Of course, it's true that the arithmetic doesn't add up. If you bother to count, you get something like a paradox. (It turns out, it's not a strict logical paradox: in some systems of logic, which use a non-standard identity operator, the seven statements come out as logically consistent. It's sort of a technical way of forgetting to count. This is possible, because in modern formal logic you can do logic without incorporating arithmetic.) But the simplest thing to do, if you're not a formal logician, is just don't bother to count.
The simplest and most widespread misunderstandings of the doctrine of the Trinity come from people who try to provide analogies for how God is three and one, such as the three parts of an apple (skin, flesh and core) or the three forms of H2O (water, ice and steam). A telltale feature showing why these analogies are wrong is that they “add up” arithmetically, thus getting rid of what they're trying to explain. If you try to follow the logic of these analogies very far, you end up just getting the doctrine of the Trinity wrong.
For instance, God is not at all like the three parts of an apple. The reason why can be seen by looking closely at the first three of the seven statements. They're simple, but they're exact. They don't say: (1) The Father is part of God, (2) The Son is part of God and (3) The Holy Spirit is part of God. God has no parts, and the doctrine of the Trinity never says he does. It says (1) The Father is God, (2) The Son is God and (3) The Holy Spirit is God.
Likewise, God is not at all like three forms of H2O. For the Father is not one form of the same God as the Son and the Spirit. Again, the Father is God, the Son is God, and the Holy Spirit is God. That's what the doctrine of the Trinity teaches, quite emphatically and quite clearly.
And with no confusion. If you try to count, then you can get confused, and that's when you'll be tempted to use bogus analogies to “explain” the doctrine. But leave out the number three, and the basic logic is very clear. The Father is God. He is not part of God or a form of God or a representation of God or a way we experience God anything fancy like that. He simply is God. And the same with the Son. And the same with the Holy Spirit. That's statements 1-3.

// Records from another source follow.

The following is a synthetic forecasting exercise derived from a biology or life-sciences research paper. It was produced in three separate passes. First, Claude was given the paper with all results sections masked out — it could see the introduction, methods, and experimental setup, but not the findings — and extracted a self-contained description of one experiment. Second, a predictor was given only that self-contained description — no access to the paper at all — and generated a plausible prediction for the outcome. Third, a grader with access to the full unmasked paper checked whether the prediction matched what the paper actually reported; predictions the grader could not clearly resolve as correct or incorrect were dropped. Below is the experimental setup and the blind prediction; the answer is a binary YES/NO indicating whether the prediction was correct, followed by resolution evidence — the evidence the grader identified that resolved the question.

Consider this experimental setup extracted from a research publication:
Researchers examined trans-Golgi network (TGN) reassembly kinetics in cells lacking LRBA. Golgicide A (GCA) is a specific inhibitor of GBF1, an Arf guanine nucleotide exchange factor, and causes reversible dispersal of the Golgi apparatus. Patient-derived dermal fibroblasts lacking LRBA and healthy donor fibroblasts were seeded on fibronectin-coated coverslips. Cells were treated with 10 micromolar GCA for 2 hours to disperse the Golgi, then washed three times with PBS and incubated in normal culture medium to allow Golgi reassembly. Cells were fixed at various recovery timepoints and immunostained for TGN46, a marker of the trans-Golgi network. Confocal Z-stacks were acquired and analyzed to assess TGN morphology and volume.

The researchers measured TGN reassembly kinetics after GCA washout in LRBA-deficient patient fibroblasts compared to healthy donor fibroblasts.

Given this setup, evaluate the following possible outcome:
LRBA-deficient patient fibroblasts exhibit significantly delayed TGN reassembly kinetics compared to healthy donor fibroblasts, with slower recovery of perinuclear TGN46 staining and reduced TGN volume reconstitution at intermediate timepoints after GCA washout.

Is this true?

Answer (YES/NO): NO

Then go on to statements 4-6, which simply point out the difference, making it clear that Father, Son and Holy Spirit are not three names for the same thing. Again, note how very simply it is said:
4. The Father is not the Son
5. The Son is not the Holy Spirit
6. The Holy Spirit is not the Father.
Then add monotheism. For though the word “three” is not important in the doctrine of the Trinity, the word “one” is:
7. There is only one God.
To clarify what's odd about the arithmetic here, just imagine we weren't monotheists. Then we could say something like:
1. Jupiter is God
2. Neptune is God
3. Vulcan is God
Then, distinguish the three of them:
4. Jupiter is not Neptune
5. Neptune is not Vulcan
6. Vulcan is not Jupiter.
Then, of course, you would go on and say what the doctrine of the Trinity does not say:
7. There are three Gods.
The interesting question about the doctrine of the Trinity is not how God is three and one, but why Christians would want to say something as strange as those seven statements about Father Son and Holy Spirit, which don't add up. To explain that, you have to start talking about Jesus Christ, who is at the heart of Christian faith. For what the doctrine of the Trinity really is, is the doctrine about who God must be if Christ is really and truly God, as Christians believe.